— Ela fez perguntas que eu passei a vida inteira evitando. Então contei a verdade. Eu trabalhava na região porque tinha descoberto que talvez tivesse família aqui. Mas nunca tive coragem de me aproximar.
Ele fez uma pausa.
— Quando houve complicações no parto, ela mandou uma enfermeira me procurar. Entregou-me esta carta e me fez jurar que não imporia outra verdade a você enquanto a dor ainda fosse recente.
Hailey abaixou a cabeça.
— Ela disse para deixá-lo criar sua filha primeiro. Depois, quando Hailey tivesse idade suficiente para entender o significado de família, seria ela quem escolheria o momento.
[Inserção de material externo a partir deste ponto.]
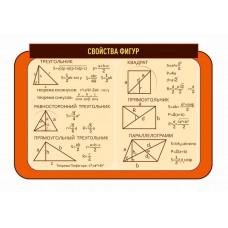 Оформление кабинета Математики №93
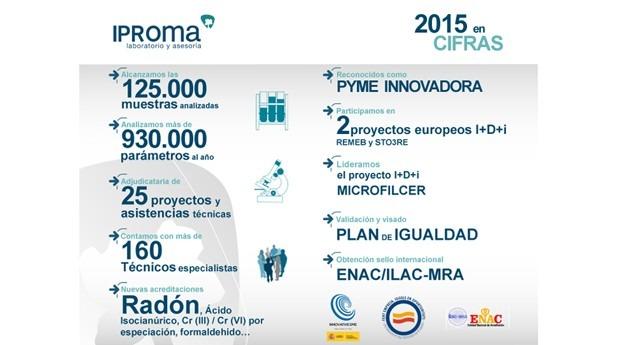 IPROMA cierra año 2015 haciendo balance positivo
— Ela encontrou o bilhete que a mãe deixou para ela. É por isso que estamos aqui.
Mais tarde eu descobriria que Hailey encontrou esse segundo bilhete em uma caixa no sótão, debaixo de uma manta de bebê e de uma pulseira hospitalar.
No verso, com tinta já desbotada, sua mãe escrevera:
*"Quando você estiver crescida, peça para ele ficar ao seu lado. Traga-o para casa."*
O zelador ergueu a carta.
— Meu querido marido — leu.
Sua voz deixou de parecer dele.
Era a voz dela.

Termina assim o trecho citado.